SET EXERCISE: Reproduce the rows below word for word, keeping each line as it appears.

BEGIN SOURCE DATA

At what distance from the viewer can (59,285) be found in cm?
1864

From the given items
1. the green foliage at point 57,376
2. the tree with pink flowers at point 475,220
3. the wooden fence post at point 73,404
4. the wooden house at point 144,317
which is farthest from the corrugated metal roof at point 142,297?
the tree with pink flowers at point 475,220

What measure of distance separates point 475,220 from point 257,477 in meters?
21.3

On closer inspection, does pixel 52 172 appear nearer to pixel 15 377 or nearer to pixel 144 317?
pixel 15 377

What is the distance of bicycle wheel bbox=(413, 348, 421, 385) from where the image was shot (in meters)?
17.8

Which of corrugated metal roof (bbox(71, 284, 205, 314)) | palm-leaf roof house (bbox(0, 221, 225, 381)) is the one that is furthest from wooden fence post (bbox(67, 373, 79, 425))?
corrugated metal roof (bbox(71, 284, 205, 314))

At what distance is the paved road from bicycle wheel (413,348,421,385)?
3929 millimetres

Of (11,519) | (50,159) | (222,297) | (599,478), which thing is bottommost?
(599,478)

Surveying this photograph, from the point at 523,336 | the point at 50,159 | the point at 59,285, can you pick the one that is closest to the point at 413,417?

END SOURCE DATA

FINISHED EXERCISE:
At what distance from the viewer can (59,285) be found in cm?
1864

From the given items
1. the green foliage at point 57,376
2. the tree with pink flowers at point 475,220
3. the wooden fence post at point 73,404
4. the wooden house at point 144,317
which is farthest from the corrugated metal roof at point 142,297?
the tree with pink flowers at point 475,220

What measure of distance separates point 475,220 from point 257,477 in meters?
21.3

On closer inspection, does pixel 52 172 appear nearer to pixel 15 377 or nearer to pixel 144 317?
pixel 15 377

What is the distance of bicycle wheel bbox=(413, 348, 421, 385) from where the image was shot (in meters)?
17.8

Which of corrugated metal roof (bbox(71, 284, 205, 314)) | palm-leaf roof house (bbox(0, 221, 225, 381)) is the one that is furthest from wooden fence post (bbox(67, 373, 79, 425))?
corrugated metal roof (bbox(71, 284, 205, 314))

At what distance is the paved road from bicycle wheel (413,348,421,385)?
3929 millimetres

Of (11,519) | (50,159) | (222,297) | (599,478), which thing is bottommost?
(599,478)

Surveying this photograph, from the point at 523,336 | the point at 50,159 | the point at 59,285, can you pick the one that is closest to the point at 413,417?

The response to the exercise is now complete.